§ DATASET CONTENT
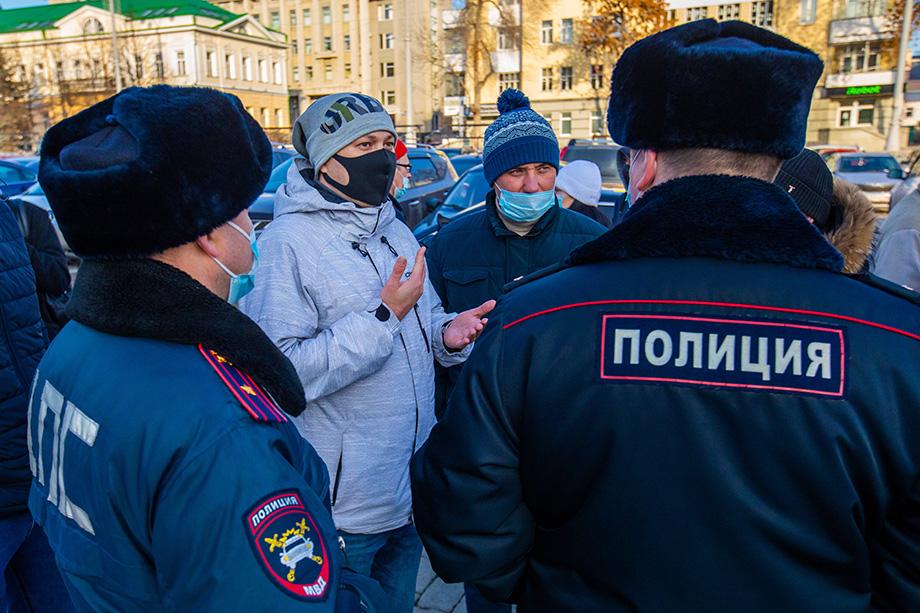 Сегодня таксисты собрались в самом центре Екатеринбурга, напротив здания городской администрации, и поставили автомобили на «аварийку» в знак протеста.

==

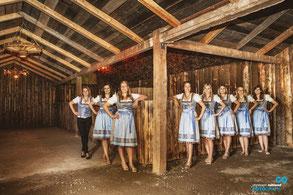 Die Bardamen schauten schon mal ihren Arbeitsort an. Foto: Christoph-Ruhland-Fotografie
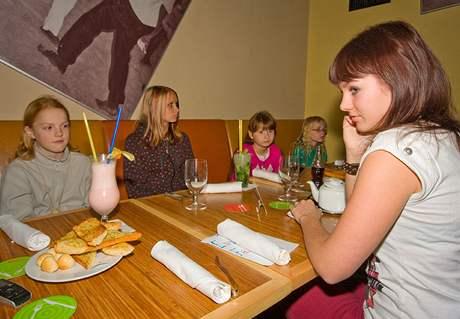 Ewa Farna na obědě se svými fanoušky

§ WHAT THIS TASK INVOLVES
From the listing above, please give again the lines that begin with the line holding "Die Bardamen schauten" and go on through the line holding "Ewa Farna na obědě se svými fanoušky", exactly, both ends included, minus any picture.

§ ANSWER BOX
 Die Bardamen schauten schon mal ihren Arbeitsort an. Foto: Christoph-Ruhland-Fotografie
 Ewa Farna na obědě se svými fanoušky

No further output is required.